> Written exercise
Starting with the line that contains "How far from the camera", write out each line through the end of the listing, unchanged. Output nothing else.

─── The input ───

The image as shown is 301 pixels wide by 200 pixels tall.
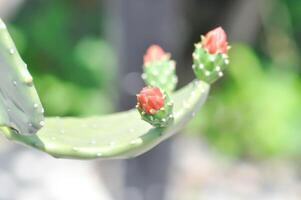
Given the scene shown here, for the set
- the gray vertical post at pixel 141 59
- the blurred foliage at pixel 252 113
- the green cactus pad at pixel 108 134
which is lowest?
the blurred foliage at pixel 252 113

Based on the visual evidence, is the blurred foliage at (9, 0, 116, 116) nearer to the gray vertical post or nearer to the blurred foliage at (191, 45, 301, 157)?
the blurred foliage at (191, 45, 301, 157)

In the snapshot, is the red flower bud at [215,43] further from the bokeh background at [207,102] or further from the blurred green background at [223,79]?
the blurred green background at [223,79]

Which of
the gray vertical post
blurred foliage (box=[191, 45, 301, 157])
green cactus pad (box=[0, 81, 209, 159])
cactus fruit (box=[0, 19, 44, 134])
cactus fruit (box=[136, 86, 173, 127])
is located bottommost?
blurred foliage (box=[191, 45, 301, 157])

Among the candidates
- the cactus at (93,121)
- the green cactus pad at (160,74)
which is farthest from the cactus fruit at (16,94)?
the green cactus pad at (160,74)

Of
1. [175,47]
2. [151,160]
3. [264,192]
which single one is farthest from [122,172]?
[264,192]

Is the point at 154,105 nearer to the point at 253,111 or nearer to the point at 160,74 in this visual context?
the point at 160,74

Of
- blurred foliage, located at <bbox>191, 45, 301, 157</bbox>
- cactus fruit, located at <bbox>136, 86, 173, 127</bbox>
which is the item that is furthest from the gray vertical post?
cactus fruit, located at <bbox>136, 86, 173, 127</bbox>

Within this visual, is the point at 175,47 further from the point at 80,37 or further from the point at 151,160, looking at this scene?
the point at 80,37
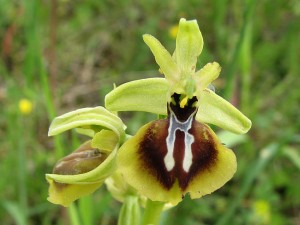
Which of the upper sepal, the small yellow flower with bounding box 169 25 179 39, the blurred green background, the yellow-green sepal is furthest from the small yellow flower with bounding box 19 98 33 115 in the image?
the yellow-green sepal

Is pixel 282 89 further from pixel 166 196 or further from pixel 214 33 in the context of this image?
pixel 166 196

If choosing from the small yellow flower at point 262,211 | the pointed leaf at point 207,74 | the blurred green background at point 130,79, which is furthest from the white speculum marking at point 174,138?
the small yellow flower at point 262,211

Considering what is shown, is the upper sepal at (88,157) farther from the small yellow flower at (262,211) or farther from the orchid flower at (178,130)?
the small yellow flower at (262,211)

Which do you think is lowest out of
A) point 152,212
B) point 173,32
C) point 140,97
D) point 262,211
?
point 262,211

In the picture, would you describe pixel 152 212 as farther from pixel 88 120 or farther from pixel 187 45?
pixel 187 45

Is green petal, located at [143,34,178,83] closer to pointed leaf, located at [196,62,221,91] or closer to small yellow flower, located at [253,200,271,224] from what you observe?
pointed leaf, located at [196,62,221,91]

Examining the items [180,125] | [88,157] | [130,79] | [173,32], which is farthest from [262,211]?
[180,125]

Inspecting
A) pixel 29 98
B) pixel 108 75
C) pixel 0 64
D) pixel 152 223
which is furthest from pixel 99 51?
pixel 152 223
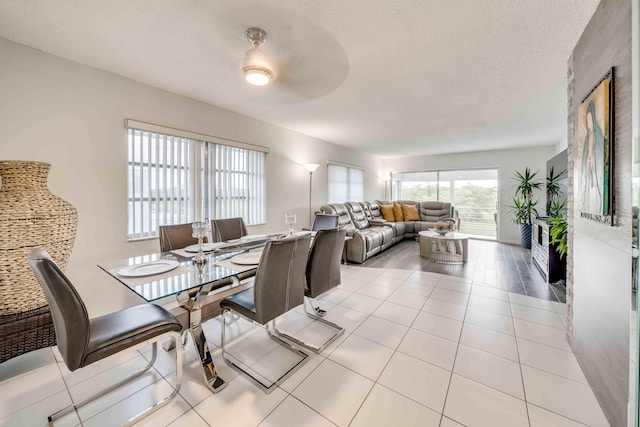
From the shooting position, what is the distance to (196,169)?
3.08 meters

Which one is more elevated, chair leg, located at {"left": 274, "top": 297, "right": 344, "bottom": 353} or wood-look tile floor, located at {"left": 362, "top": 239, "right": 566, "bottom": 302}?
wood-look tile floor, located at {"left": 362, "top": 239, "right": 566, "bottom": 302}

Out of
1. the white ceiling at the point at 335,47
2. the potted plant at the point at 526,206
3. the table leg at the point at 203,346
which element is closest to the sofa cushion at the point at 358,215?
the white ceiling at the point at 335,47

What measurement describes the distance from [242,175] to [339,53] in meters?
2.20

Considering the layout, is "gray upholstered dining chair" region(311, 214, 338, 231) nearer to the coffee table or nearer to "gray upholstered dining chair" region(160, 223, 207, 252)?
"gray upholstered dining chair" region(160, 223, 207, 252)

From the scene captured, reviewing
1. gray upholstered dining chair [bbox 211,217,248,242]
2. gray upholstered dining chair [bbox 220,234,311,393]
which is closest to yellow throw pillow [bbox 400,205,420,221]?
gray upholstered dining chair [bbox 211,217,248,242]

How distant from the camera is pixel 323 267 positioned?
2.06 metres

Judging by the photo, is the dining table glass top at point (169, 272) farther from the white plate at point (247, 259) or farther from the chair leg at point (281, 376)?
the chair leg at point (281, 376)

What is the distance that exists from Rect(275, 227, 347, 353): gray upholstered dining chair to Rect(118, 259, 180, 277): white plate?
38.4 inches

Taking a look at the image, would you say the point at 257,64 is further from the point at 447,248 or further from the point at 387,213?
the point at 387,213

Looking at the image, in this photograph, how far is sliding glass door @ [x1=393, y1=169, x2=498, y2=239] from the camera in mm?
6562

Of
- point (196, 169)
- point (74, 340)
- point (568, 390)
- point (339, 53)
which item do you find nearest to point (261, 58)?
point (339, 53)

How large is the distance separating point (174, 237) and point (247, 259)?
978 millimetres

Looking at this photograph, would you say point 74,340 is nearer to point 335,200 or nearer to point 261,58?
point 261,58

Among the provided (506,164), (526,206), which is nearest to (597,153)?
(526,206)
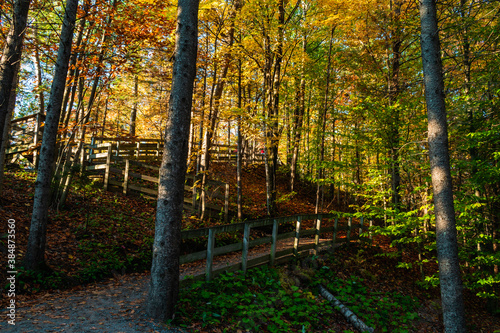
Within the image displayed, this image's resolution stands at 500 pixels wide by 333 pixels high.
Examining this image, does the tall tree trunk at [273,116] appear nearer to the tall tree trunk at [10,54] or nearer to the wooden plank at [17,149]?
the tall tree trunk at [10,54]

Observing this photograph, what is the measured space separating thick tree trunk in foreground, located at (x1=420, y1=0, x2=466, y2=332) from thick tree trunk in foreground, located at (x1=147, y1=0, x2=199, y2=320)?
176 inches

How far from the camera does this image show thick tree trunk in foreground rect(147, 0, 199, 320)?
4520 millimetres

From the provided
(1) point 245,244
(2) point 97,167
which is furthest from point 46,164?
(2) point 97,167

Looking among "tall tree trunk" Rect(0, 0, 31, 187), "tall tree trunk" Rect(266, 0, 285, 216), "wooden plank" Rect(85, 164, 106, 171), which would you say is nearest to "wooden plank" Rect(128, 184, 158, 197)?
"wooden plank" Rect(85, 164, 106, 171)

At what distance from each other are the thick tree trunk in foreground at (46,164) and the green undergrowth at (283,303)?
119 inches

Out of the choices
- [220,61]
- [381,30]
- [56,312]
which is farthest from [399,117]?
[56,312]

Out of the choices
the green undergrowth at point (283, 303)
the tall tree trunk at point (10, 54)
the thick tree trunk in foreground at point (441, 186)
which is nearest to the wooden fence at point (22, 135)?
the tall tree trunk at point (10, 54)

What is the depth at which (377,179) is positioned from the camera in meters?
8.70

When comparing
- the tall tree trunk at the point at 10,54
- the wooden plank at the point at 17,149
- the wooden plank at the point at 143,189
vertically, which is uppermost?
the tall tree trunk at the point at 10,54

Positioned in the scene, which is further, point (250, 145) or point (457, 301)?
point (250, 145)

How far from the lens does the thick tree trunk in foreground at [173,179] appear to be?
452cm

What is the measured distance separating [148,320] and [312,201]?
48.0 ft

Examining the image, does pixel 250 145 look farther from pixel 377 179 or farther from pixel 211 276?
pixel 211 276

───

> Right answer
How far from the camera does this image show thick tree trunk in foreground rect(147, 0, 199, 320)?
4520 millimetres

From the provided
(1) point 245,244
(2) point 97,167
which is furthest from point 46,164?
(2) point 97,167

Looking among "tall tree trunk" Rect(0, 0, 31, 187), "tall tree trunk" Rect(266, 0, 285, 216), "wooden plank" Rect(85, 164, 106, 171), which would you say is nearest to "wooden plank" Rect(128, 184, 158, 197)?
"wooden plank" Rect(85, 164, 106, 171)

At what distance from each other are the thick tree trunk in foreground at (46,164) and the green undergrowth at (283,303)?
119 inches

Out of the choices
- [220,61]
- [381,30]
- [56,312]
which is farthest from [399,117]?
[56,312]

Out of the choices
the green undergrowth at point (283, 303)
the tall tree trunk at point (10, 54)
the thick tree trunk in foreground at point (441, 186)
which is nearest to the wooden fence at point (22, 135)?
the tall tree trunk at point (10, 54)

What is the depth at which (377,179) is positioned from the camera in meters?
8.70

When comparing
- the tall tree trunk at the point at 10,54
- the wooden plank at the point at 17,149
- the wooden plank at the point at 143,189
vertically, which is uppermost?
the tall tree trunk at the point at 10,54

Positioned in the scene, which is further, point (250, 145) or point (457, 301)?
point (250, 145)

How far from the lens does the thick tree trunk in foreground at [173,179] appear to be?
452cm

What is the measured distance separating [148,320] and [312,201]?
48.0 ft

Examining the image, does pixel 250 145 look farther from pixel 377 179 or farther from pixel 211 276?
pixel 211 276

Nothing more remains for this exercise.